* Supplied material:
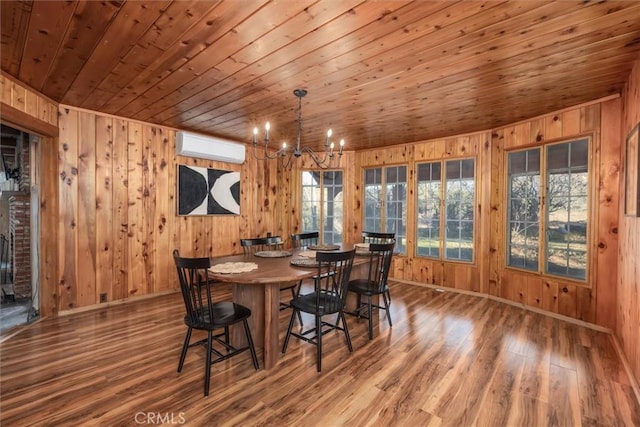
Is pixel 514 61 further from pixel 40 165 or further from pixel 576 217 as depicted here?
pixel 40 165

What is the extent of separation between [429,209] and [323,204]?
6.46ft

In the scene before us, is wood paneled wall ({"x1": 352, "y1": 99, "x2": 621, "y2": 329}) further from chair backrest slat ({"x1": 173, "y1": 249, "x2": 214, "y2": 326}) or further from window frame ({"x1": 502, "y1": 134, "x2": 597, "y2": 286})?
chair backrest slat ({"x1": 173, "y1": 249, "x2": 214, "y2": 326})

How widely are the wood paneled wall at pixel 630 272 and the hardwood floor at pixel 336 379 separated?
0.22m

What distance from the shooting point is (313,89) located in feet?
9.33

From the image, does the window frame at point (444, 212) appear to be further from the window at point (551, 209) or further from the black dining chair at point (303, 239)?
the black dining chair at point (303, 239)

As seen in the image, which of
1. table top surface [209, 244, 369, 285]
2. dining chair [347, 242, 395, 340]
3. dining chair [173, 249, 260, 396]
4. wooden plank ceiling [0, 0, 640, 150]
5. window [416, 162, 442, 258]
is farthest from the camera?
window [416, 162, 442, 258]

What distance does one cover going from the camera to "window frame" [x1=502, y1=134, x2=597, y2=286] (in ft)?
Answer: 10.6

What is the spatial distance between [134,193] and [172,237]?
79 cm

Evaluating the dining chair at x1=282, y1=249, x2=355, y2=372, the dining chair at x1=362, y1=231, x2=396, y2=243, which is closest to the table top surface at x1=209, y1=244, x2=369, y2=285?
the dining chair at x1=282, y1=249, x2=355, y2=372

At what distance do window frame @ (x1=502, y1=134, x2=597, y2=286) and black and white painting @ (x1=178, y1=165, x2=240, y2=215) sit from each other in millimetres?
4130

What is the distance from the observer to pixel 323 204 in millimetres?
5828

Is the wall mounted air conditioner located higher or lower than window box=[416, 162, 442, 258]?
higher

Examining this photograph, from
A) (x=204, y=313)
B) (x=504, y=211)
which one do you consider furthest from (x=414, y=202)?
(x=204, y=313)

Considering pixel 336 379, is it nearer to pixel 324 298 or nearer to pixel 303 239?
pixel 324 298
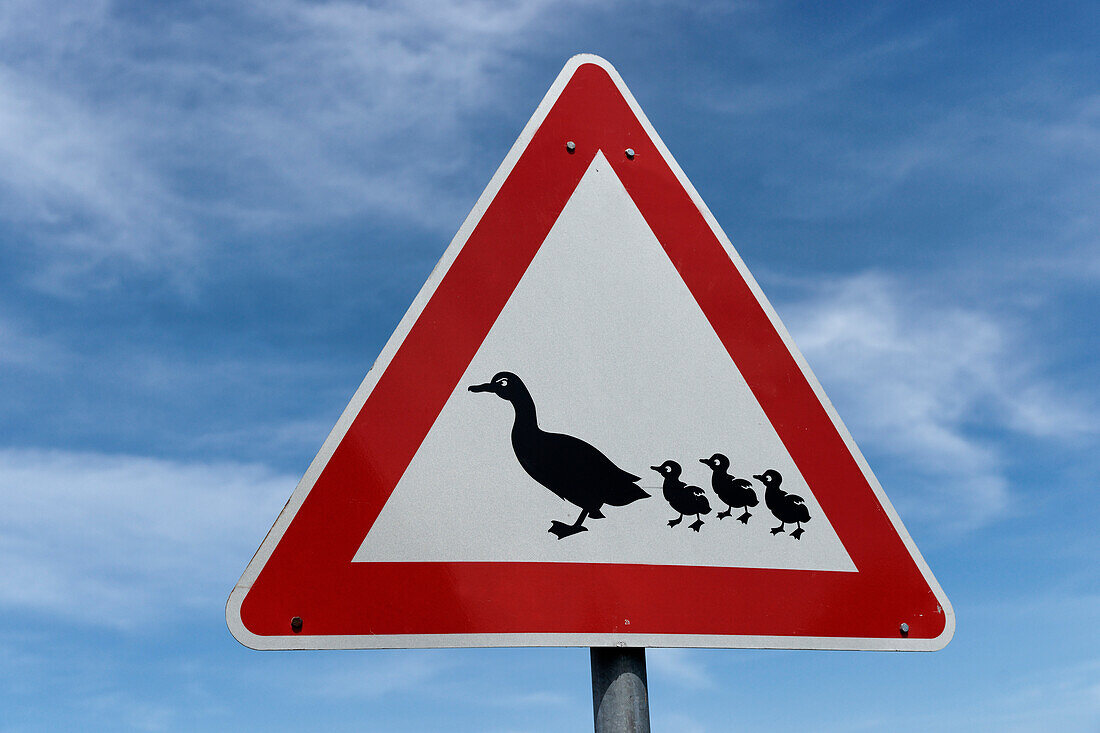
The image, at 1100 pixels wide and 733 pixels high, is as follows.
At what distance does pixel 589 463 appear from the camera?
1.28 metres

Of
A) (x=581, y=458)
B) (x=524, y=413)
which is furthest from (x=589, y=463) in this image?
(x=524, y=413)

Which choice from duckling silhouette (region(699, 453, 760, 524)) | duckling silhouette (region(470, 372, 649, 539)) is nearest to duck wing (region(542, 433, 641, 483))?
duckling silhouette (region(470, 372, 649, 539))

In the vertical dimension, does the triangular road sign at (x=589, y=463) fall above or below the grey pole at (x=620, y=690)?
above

==

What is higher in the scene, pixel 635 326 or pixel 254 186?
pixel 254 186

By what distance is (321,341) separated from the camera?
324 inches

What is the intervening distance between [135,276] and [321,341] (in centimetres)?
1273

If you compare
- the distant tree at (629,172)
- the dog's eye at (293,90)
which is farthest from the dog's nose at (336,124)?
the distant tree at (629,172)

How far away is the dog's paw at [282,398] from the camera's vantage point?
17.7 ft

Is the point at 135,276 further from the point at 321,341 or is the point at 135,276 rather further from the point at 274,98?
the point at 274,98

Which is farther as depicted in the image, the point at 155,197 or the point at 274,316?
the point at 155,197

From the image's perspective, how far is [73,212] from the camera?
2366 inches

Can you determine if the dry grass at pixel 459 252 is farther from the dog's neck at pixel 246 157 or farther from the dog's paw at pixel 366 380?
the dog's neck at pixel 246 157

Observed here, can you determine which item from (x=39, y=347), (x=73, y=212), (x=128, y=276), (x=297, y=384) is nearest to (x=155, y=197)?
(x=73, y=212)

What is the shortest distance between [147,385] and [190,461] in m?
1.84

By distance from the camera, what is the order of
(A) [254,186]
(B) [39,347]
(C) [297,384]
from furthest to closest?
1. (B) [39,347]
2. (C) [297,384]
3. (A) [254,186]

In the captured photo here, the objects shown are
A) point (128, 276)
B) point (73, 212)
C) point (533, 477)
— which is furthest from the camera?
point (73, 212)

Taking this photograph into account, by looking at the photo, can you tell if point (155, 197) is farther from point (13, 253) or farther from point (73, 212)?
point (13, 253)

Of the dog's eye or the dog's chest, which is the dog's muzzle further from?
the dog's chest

--

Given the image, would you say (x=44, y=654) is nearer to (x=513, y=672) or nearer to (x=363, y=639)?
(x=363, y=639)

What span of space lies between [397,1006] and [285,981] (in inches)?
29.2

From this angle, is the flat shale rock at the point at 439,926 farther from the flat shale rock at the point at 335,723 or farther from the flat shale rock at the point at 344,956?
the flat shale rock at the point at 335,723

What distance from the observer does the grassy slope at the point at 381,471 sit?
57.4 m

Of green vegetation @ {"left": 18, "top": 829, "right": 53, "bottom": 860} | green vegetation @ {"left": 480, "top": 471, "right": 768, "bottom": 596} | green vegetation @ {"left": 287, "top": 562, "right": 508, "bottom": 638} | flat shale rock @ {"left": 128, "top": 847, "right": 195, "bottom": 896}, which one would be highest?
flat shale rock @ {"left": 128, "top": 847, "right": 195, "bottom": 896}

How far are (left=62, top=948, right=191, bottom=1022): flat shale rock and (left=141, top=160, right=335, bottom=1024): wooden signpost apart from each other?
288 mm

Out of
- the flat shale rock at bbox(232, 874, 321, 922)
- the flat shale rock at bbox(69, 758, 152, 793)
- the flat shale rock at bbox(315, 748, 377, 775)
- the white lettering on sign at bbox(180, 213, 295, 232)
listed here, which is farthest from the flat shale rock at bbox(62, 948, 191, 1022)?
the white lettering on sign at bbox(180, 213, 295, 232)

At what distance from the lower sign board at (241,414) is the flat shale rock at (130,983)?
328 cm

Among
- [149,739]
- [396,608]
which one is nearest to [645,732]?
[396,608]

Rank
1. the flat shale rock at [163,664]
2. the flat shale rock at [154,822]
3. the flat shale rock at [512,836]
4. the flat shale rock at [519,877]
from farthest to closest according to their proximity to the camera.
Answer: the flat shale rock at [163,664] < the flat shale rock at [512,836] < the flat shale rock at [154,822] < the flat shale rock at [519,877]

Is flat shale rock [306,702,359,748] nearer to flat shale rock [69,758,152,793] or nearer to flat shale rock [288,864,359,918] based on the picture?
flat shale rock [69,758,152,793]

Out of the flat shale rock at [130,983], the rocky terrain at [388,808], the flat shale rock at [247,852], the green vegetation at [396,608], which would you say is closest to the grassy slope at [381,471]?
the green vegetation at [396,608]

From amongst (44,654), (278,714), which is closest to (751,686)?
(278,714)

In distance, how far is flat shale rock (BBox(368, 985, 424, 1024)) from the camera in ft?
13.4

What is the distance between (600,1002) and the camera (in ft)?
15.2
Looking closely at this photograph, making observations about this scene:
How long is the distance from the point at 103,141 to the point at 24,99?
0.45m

* Directions:
Write out the records again from the line with "In the scene before" up to and including the line with "Answer: 10.6", substituting "window casing" for "window frame" and leaving everything else unchanged.

* Task response:
In the scene before us, is wood paneled wall ({"x1": 352, "y1": 99, "x2": 621, "y2": 329}) further from chair backrest slat ({"x1": 173, "y1": 249, "x2": 214, "y2": 326}) or further from window casing ({"x1": 502, "y1": 134, "x2": 597, "y2": 286})?
chair backrest slat ({"x1": 173, "y1": 249, "x2": 214, "y2": 326})

How widely are the wood paneled wall at pixel 630 272 and the hardwood floor at pixel 336 379 separated?
0.22m

What distance from the shooting point is (313,89) located in feet?
9.33

From the image, does the window casing at point (444, 212) appear to be further from the window at point (551, 209) or further from the black dining chair at point (303, 239)?
the black dining chair at point (303, 239)

As seen in the image, which of
1. table top surface [209, 244, 369, 285]
2. dining chair [347, 242, 395, 340]
3. dining chair [173, 249, 260, 396]
4. wooden plank ceiling [0, 0, 640, 150]
5. window [416, 162, 442, 258]
is farthest from the camera?
window [416, 162, 442, 258]

What distance does one cover going from the camera to "window casing" [x1=502, y1=134, x2=597, y2=286] (in ft)?
Answer: 10.6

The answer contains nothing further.